Брат Диккенса, Фред, успешно выполнявший обязанности посыльного, бегал с записками с Фернивалс- инн в Бромптон и обратно, но по возрасту не годился на роль компаньонки, опекающей молодую особу. «Я против того, чтобы пускать вас с Фредом одних через весь Лондон, — особенно по Вест-Энду[38]. Как мне хочется побыть с тобой сегодня вечером! Какое это было бы наслаждение, окончив работу, посидеть с тобой у камина — нашего камина; искать в твоей нежности, твоей доброте отдохновение и счастье, какого — увы! — не найдешь в одиночестве холостого жилья! Необходимость, и только необходимость, вынуждает меня пожертвовать хотя бы одним вечером в неделю и лишить себя удовольствия побыть с тобой. Я знаю, ты не поверишь этому, хотя, в сущности, обязана поверить. Единственное, что мне остается (пока не кончена книга), это думать, что в будущем мне еще не раз удастся убедить тебя в том, что ты была несправедлива. Неужели ты не понимаешь, что работать так, как работаю я, не более эгоистично, чем предаваться удовольствиям, и что мною движет одна мысль, одна цель — забота о твоем будущем, о твоем счастье и благополучии?»

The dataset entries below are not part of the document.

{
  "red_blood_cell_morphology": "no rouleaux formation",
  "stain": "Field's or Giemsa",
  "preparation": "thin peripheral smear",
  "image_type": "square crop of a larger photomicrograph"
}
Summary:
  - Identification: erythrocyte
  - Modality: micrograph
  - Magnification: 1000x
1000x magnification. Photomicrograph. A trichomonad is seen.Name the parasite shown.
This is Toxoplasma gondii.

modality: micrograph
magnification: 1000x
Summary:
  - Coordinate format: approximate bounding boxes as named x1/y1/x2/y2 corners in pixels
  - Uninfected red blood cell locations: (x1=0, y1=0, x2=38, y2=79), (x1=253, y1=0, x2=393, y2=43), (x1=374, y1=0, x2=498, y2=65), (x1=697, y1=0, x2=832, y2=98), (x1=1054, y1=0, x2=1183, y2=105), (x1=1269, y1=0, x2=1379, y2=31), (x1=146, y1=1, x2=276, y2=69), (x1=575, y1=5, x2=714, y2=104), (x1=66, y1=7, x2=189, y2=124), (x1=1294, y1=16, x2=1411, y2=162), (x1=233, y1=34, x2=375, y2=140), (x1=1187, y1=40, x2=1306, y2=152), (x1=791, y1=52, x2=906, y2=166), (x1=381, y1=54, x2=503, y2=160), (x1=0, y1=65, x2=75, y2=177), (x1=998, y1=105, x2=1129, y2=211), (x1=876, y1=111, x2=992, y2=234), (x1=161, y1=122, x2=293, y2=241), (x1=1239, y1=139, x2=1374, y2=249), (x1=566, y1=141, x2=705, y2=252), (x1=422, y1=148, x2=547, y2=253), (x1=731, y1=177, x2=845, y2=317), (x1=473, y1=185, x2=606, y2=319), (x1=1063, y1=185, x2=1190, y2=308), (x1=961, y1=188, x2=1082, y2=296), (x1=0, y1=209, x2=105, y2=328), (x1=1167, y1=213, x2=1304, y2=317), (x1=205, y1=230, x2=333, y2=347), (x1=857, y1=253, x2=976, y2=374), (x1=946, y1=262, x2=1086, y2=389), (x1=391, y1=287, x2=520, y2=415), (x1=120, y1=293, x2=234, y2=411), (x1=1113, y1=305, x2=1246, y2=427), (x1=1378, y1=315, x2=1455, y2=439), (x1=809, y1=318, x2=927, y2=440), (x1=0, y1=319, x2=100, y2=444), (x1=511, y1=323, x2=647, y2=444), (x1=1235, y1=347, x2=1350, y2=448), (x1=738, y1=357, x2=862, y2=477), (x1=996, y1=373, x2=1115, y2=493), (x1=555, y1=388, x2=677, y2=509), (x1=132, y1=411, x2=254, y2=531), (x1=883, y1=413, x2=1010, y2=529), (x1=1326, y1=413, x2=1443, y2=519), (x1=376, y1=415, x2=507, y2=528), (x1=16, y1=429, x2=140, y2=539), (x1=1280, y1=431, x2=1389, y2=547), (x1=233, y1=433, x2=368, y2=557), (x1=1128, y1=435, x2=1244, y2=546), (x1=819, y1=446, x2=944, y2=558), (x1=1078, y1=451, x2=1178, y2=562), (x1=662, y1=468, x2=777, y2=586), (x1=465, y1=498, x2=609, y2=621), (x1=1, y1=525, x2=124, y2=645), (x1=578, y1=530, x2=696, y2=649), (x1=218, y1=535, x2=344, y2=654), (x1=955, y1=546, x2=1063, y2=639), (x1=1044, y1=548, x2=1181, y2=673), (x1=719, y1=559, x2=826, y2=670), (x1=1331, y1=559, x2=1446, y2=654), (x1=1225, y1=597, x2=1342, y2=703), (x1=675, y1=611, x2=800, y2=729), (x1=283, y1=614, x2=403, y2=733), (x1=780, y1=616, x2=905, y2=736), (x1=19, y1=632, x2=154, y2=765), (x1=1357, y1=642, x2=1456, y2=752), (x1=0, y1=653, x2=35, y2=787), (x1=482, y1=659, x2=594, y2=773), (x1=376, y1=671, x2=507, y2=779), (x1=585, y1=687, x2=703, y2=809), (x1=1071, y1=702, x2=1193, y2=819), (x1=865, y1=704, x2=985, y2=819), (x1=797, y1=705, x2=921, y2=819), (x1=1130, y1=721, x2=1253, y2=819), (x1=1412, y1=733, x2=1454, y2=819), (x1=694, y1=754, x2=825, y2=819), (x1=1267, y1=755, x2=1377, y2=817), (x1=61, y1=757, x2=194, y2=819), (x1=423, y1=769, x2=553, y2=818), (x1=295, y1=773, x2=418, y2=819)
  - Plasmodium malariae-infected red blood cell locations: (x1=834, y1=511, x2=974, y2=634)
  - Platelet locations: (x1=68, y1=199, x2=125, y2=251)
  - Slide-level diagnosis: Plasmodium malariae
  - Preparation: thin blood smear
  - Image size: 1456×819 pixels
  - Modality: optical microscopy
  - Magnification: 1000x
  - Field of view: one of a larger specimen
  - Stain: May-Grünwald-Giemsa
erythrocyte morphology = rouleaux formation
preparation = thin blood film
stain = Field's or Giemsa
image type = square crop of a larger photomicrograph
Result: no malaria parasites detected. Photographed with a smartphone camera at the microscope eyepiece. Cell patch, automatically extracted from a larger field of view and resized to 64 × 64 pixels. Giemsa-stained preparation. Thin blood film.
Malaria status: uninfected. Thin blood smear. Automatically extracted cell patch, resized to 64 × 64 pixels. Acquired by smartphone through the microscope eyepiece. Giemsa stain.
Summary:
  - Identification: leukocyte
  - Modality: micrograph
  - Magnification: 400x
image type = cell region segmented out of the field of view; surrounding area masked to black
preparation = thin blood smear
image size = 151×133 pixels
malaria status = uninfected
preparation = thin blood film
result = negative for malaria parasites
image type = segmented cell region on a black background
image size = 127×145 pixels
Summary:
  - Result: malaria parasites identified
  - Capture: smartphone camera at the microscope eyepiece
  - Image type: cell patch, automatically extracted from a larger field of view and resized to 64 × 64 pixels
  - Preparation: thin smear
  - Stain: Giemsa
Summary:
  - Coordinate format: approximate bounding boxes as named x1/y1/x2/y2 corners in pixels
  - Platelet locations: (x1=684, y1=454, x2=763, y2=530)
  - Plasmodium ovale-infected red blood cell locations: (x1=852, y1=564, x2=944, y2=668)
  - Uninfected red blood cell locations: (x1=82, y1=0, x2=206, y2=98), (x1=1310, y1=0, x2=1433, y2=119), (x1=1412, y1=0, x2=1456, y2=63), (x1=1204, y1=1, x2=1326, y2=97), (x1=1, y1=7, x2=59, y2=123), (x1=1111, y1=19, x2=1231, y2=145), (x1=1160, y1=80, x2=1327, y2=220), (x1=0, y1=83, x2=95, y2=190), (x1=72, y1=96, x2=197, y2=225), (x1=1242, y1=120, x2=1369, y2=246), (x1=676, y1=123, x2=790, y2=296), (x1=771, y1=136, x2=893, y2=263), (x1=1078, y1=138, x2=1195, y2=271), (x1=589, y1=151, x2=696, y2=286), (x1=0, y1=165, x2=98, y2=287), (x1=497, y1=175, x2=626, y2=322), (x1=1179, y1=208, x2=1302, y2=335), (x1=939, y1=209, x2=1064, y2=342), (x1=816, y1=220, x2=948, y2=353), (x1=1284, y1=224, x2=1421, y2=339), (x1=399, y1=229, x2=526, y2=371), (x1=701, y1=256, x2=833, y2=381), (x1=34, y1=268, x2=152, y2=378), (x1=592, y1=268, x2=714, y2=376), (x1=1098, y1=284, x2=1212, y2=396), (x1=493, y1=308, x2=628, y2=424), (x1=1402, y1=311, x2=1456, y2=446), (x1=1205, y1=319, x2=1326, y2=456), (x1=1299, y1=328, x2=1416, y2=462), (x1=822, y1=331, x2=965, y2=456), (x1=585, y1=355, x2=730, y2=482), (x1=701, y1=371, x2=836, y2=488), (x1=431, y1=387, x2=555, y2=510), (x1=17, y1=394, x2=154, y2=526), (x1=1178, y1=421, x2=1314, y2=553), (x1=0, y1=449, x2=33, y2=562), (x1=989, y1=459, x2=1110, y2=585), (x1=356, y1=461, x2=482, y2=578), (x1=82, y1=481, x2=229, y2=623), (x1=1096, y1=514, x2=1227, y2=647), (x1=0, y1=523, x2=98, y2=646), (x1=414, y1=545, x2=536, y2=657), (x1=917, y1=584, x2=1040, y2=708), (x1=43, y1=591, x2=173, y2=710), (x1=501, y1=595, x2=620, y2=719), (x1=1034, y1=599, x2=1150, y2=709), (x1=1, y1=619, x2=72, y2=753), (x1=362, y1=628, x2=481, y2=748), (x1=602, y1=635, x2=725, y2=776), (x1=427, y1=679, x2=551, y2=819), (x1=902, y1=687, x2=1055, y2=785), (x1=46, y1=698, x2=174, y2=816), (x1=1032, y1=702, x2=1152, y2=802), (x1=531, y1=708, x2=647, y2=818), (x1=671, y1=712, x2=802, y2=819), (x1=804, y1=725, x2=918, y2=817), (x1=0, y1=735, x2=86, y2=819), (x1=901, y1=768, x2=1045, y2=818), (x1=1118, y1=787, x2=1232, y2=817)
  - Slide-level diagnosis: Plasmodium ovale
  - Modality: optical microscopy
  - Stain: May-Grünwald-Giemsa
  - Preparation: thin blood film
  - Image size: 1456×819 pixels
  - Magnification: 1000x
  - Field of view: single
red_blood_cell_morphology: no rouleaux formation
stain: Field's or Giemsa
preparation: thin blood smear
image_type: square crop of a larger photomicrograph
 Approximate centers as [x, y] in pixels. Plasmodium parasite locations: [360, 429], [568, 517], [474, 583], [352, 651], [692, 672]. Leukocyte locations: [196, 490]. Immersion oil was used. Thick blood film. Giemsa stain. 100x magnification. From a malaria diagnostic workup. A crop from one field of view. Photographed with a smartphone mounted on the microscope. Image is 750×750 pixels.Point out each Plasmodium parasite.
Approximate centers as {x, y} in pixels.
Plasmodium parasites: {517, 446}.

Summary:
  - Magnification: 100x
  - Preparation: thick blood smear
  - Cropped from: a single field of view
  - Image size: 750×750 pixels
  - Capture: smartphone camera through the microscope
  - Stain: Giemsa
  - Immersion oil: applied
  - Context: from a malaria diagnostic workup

Он так уставал, что в конце концов валился с ног, заболевал. Однажды он принял большую дозу каломели, которая произвела у него внутри «столь странные пертурбации», что он был «решительно не способен выйти из дому». Головокружения, мигрени, слабость изводили его постоянно, и как-то раз, просидев за работой до трех часов утра, он «провел всю ночь — если эти часы еще могут быть названы ночью — в мучениях, превосходящих все, что мне ранее довелось испытать, и вызванных приступами острой боли в боку». Однако он так «привык быть жертвой подобных приступов», что они в конце концов перестали тревожить его. Осенью 1835 года Кэт (так же, как и ее мать) заболела скарлатиной, и Чарльз ежедневно часами просиживал у ее кровати. Правда, чтобы вызвать побольше сочувствия, больная подчас преувеличивала свои страдания. Нельзя, однако, сказать, чтобы ее возлюбленный охотно шел ей навстречу. «Очень трудно расточать утешения, когда сам нуждаешься в них, — пишет он, — право же, душа моя, сравнительно с моим положением твое кажется мне почти завидным». Жар? Ну что же: «Я и сам сгораю — от желания быть с тобой».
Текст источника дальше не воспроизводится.